UC Santa Barbara basketball team endures terrifying morning after false missile alert

UC Santa Barbara head coach Joe Pasternack during the second half of a game earlier this season. (AP Photo/Michael Wyke)
UC Santa Barbara head coach Joe Pasternack during the second half of a game earlier this season. (AP Photo/Michael Wyke)

Just after 8 a.m. on Saturday morning, the UC Santa Barbara men’s basketball traveling party awoke to the most terrifying news imaginable.

They received the same emergency alert others in Hawaii did mistakenly warning them of an incoming ballistic missile attack set to strike any minute.

Some players and coaches were jarred awake by the buzzing of their phones. Others only scrambled out of their beds when forward Leland King’s mother ran down the hallway of their Waikiki hotel in a panic knocking on doors and screaming for everyone to get up.

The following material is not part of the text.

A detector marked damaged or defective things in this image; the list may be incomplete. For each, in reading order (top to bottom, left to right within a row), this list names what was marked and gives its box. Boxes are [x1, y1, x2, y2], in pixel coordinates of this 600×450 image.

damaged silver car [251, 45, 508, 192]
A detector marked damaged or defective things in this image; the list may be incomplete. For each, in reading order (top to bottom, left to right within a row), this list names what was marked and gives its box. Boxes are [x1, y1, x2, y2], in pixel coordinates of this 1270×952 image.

“We were either huddled in the bathroom, in the stairwells or out in the halls,” UCSB associate athletic director Bill Mahoney told Yahoo Sports. “The warning said to stay away from the windows. It was bizarre.”

Hawaii has been on high alert in recent weeks since tensions between President Trump and North Korean leader Kim Jong-un escalated into nuclear threats. The state has even begun staging monthly air-raid drills, complete with wailing nuclear attack sirens, for the first time since the 1980s.

UCSB players and coaches had more reason to take the ballistic missile alert seriously than just the recent hostilities between the U.S. and North Korea. The largest fire on record in California swept through the Santa Barbara area last month and heavy rainfall incited the devastating Montecito mudslides this past week. Those who didn’t receive emergency alerts in time or didn’t take them seriously enough often paid a steep price.

Officials with the Hawaii Emergency Management Agency told the New York Times that Saturday’s mistaken alert was a result of human error. Someone “clicked the wrong thing” on a computer during a shift-change drill, spokesman Richard Rapoza told the newspaper.

Since it took roughly 40 minutes for the Hawaii Emergency Management Agency to rescind the alert, UCSB players continued to cower in bathtubs or under stairwells for quite awhile. Only after someone sent a group text to meet in the hotel lobby did players and coaches come downstairs, many of them still getting dressed as they made their way down.

“When we got to the lobby, we were figuring out where to go when it soon became apparent it was a mistake,” Mahoney said. “There were no sirens and the hotel staff was in contact with the authorities. Not long after that we received another alert that said the first one was false.

“I think most of the guys felt worse for the natives working in the hotel. Some of them were really, really disturbed and very emotional.”

UCSB’s day didn’t get much better once its road game at Hawaii tipped off just after 7 p.m. local time. In a battle of Big West title contenders, the Rainbow Warriors (12-5, 3-1) held off a late surge from the Gauchos (12-5, 1-2) to emerge with a 77-76 victory.

Hawaii may have enjoyed a slight advantage over UCSB in preparing for the game. While the Gauchos were just happy to be safe after their harrowing morning, A Hawaii basketball spokesman said the Rainbow Warriors were unaffected by the alert.